How much sleep you need, and what happens if you don’t get it

Credit: WISH

INDIANAPOLIS (WISH) – New information shows how important sleep is, and what happens to your body if you don’t get enough of it.

Getting the right amount of time of this is hard for some people.

“I try to get seven, at least six to seven hours, and I feel as though I’m pretty lucky getting that amount,” Indiana resident Samuel Barnes said.

“I probably get more around six hours. I’m more of a night owl,” Westfield resident Daniel Gaynor said. “Probably at least seven hours,” Fishers resident Zoe Frisby said.

It’s a crucial step health experts say neighbors need to make.

“Without sleep you can’t function,” Gaynor said. “You get cranky and all that stuff and other side effects.”

Community Health Network’s Hany Haddad has studied sleep for 32 years. He said new technology makes it easier than ever before to monitor sleep and find disorders. (WISH Photo)

It’s a major attitude shift that Community Health Network’s Sleep Disorder Center Director Hany Haddad said has come in the past few years.

“People more aware of sleep,” Haddad said. “Before it was considered a nuisance. You have to do it so you can function in the daytime, but now we know how important to function.”

Haddad has studied the subject for more than three decades.

“A little bit too long,” Haddad said. “I may be one of the original sleep specialists in the area.”

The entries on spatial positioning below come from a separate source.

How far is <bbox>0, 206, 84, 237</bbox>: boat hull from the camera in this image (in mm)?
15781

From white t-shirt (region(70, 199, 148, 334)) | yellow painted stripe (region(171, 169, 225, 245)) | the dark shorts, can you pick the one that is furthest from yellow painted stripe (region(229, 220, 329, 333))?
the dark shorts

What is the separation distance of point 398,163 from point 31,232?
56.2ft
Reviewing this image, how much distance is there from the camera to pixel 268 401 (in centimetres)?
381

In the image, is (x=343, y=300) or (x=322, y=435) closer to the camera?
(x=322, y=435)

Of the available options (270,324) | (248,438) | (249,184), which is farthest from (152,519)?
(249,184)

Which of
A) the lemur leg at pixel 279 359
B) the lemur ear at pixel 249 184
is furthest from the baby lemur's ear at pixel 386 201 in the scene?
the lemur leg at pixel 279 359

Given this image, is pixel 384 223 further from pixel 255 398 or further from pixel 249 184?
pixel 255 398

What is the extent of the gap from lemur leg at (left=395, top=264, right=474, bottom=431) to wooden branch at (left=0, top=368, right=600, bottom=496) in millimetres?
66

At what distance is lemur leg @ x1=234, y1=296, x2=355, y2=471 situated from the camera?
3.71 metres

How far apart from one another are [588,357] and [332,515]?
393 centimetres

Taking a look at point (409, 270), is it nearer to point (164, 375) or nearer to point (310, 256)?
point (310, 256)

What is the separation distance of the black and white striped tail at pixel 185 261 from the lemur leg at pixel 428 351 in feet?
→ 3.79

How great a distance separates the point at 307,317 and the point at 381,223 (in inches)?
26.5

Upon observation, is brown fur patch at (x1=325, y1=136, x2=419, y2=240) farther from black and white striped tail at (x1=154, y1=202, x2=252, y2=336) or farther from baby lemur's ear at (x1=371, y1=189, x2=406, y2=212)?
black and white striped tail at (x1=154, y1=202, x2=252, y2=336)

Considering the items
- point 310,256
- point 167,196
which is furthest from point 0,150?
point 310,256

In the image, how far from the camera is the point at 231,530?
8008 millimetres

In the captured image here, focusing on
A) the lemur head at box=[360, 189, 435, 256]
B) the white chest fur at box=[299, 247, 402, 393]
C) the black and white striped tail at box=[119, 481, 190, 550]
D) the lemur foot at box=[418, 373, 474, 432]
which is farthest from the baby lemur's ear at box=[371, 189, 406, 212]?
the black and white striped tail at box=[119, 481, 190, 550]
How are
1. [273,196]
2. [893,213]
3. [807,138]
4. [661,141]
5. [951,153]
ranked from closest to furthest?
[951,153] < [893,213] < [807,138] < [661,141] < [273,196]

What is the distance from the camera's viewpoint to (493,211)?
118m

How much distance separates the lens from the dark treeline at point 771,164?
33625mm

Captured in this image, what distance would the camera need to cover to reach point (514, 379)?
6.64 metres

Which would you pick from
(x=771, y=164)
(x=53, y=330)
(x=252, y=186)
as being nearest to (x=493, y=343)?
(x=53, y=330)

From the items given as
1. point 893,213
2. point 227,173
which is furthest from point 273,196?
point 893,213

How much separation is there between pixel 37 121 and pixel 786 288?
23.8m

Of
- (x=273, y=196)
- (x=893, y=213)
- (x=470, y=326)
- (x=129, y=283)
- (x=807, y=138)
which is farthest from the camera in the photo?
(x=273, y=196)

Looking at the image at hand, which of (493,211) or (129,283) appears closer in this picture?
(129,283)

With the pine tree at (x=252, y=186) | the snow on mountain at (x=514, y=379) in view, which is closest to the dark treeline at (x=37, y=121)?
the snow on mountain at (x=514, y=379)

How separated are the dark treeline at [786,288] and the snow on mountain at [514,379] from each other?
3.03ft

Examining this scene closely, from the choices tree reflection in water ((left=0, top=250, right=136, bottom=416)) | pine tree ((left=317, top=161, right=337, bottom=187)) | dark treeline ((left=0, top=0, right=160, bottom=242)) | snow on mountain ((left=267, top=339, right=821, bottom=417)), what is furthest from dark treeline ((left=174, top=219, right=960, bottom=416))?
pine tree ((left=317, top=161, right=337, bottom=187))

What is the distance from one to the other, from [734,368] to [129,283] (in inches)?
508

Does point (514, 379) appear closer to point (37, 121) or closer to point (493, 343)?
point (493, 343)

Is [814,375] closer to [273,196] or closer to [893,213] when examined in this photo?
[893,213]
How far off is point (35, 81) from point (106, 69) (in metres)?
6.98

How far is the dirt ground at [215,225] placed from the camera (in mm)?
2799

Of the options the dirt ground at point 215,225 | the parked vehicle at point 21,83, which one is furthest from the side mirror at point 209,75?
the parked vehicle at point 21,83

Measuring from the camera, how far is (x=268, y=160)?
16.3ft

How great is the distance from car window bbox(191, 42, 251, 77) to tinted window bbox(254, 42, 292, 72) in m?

Haddad said it’s not just people learning more about sleep, but experts as well. As more people undergo studies, they’re discovering the health risks.

Haddad said losing sleep can lead to short term memory loss, high blood pressure, heart disease, and strokes.

“Your mood, your ability to lose weight,” Haddad said. “There’s data recently about if we don’t sleep adequate amount of hours, we want to crave junk food.”

To avoid those issues, here’s how much sleep the CDC said people should get. For adults, it’s seven to nine hours. For teens, it’s eight to eleven hours. A child should sleep ten to 13 hours. A baby should sleep 12 to 16 hours a day.

“During sleep, not only do we rest our body, we rest our brain,” Haddad said. “That’s the time when the brain conserves energy, and also we re-function, or reset.”

If you’re struggling to doze, Haddad said you go to bed, and wake up around the same time. Avoid late large meals and afternoon caffeine. Also, lower the temperature, make your room as dark, fluff your pillow and most important of all, put down the phone.

Sleep experts said using technology in the bedroom is one of the biggest reason why you can lose sleep. (WISH Photo)

“At least, preferably, one hour before bedtime you have to have timeout,” Haddad said. “Especially in younger adults.”

If you want to monitor your sleep, new gadgets and apps make it simple. You can wear a watch, use your smartphone or tablet, or you can go old school. The CDC has a sleep diary which you write information for two weeks to help your doctor.

“Don’t follow it on a nightly basis,” Haddad said, “I don’t want you to be thinking about it all the time. Hypochondria is a problem in sleep.”

It’s an evolving topic that’s reaching neighbors.

“You don’t look as good if you don’t sleep,” Gaynor said.

But experts say the cheating sleep can do a whole lot more than ruin a good hair day.

“Sleep as important as the air your breath, and the food you eat,” Haddad said.

Haddad says that is more important than any social media post.